The city of 92,000 unveiled a contingency evacuation plan Thursday afternoon, but at least four nursing homes already had begun moving residents by then.

“A few of them said they didn’t want to go. I said I’m going where the crowd goes,” said 98-year-old Margaret “Dolly” Beaucage, who clasped rosary beads as she waited to leave Elim Care Center.

“I’m a swimmer,” she said, smiling, “but not that good a swimmer.”

Officials in Moorhead earlier had called for voluntary evacuations for several hundred homes on the city’s south side.

The sandbag-making operation at the Fargodome churned as furiously as ever, sending fresh bags out to an estimated 6,000 volunteers who endured temperatures below 20 degrees in the race to sandbag.

“I was skeptical as far as volunteers’ coming out today, but they’re like mailmen,” said Leon Schlafmann, Fargo’s emergency management director. “They come out rain, sleet or shine.”

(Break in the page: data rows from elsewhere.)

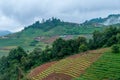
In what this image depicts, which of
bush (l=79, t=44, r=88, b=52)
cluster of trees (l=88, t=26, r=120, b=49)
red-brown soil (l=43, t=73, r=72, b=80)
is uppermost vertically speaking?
cluster of trees (l=88, t=26, r=120, b=49)

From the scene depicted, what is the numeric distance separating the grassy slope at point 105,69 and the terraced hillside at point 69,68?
5.87 feet

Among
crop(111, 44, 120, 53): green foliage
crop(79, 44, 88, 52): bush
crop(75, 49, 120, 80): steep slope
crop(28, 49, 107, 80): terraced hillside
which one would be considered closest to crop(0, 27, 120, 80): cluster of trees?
crop(79, 44, 88, 52): bush

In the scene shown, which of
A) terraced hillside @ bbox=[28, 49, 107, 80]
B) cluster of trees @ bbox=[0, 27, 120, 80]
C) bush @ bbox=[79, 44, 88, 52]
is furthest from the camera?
cluster of trees @ bbox=[0, 27, 120, 80]

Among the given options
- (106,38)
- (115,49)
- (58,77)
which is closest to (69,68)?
(58,77)

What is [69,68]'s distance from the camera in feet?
207

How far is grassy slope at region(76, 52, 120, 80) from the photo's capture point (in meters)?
53.9

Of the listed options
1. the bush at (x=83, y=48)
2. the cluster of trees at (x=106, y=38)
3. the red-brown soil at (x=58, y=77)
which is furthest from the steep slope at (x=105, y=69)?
the cluster of trees at (x=106, y=38)

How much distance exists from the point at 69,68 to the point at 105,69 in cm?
891

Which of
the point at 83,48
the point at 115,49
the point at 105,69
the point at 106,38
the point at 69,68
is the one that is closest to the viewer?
the point at 105,69

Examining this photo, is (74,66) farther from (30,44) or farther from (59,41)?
(30,44)

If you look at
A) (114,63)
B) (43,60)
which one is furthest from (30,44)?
(114,63)

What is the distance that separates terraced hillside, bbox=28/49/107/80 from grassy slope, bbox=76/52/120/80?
1788 millimetres

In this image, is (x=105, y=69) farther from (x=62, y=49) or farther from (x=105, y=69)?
(x=62, y=49)

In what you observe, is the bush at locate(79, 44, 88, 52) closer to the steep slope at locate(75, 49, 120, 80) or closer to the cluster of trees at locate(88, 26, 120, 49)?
the cluster of trees at locate(88, 26, 120, 49)
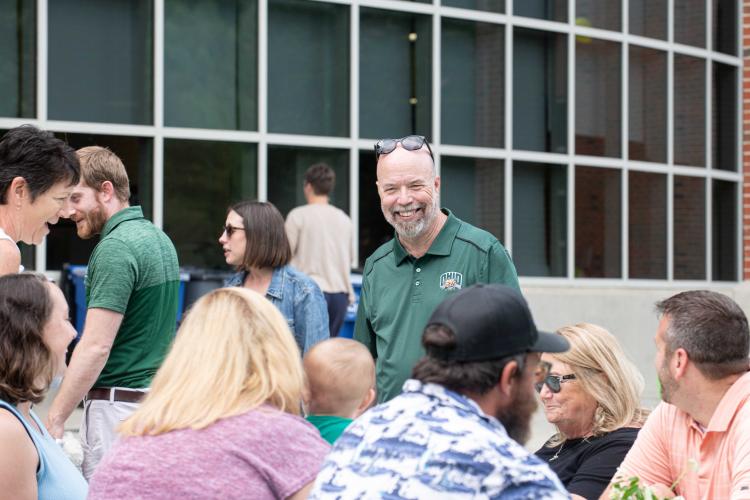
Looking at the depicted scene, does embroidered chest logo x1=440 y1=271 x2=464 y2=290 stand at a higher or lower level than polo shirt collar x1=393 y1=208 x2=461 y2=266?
lower

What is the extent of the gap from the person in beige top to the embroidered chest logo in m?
4.43

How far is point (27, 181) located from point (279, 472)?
1.90m

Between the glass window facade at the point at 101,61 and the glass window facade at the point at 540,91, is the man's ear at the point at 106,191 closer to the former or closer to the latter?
the glass window facade at the point at 101,61

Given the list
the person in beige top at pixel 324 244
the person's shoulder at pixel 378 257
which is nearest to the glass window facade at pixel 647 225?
the person in beige top at pixel 324 244

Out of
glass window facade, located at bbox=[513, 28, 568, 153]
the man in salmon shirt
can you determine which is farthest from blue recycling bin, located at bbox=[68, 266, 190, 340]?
the man in salmon shirt

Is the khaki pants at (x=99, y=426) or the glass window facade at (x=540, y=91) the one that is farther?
the glass window facade at (x=540, y=91)

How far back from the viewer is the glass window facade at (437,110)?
29.7ft

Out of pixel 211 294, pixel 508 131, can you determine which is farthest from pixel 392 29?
pixel 211 294

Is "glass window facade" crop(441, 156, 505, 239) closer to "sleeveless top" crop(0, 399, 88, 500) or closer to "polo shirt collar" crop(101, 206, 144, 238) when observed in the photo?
"polo shirt collar" crop(101, 206, 144, 238)

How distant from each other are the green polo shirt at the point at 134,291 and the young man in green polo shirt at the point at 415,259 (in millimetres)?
886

Gov. John Hoeven, heading into a planning meeting in Fargo, urged residents not to let down. “We know they’re tired, but we need to hang in there and continue the work,” he said.

Hoeven was calling for 500 additional National Guard members to join 900 already part of the effort.

Walaker, the mayor, said he was shocked by the new forecast.

“This is the worst-case scenario,” he said. “Right now, I’m going to stick with 41,” he said.

As in Fargo, sandbagging was under way in Moorhead, where some homes in a low-lying northern township had already flooded. The city was setting up a shelter at its high school for displaced residents and those who heeded the call for voluntary evacuation.

Moorhead Mayor Mark Voxland told WDAY-TV that the city would just have to raise its protection another foot.

As the struggle continued in Fargo, the threat in the state capital of Bismarck was receding. A day after explosives were used to attack an ice jam on the Missouri River south of the city of 59,000, the river had fallen by 21‚Ñ2 feet. At least 1,700 people had been evacuated from low-lying areas of town before the river began to fall.

Crews were rescuing stranded residents in rural areas south of Fargo. On Wednesday, 46 people were rescued by airboat from 15 homes, and Cass County Sheriff Paul D. Laney said early Thursday that he had received 11 more evacuation requests from homeowners.

In Fargo, the southern parts of the city, mostly residential areas, were seen as most vulnerable, and the city was building contingency dikes behind the main dike in some areas. The river was a bit over 39 feet Thursday evening.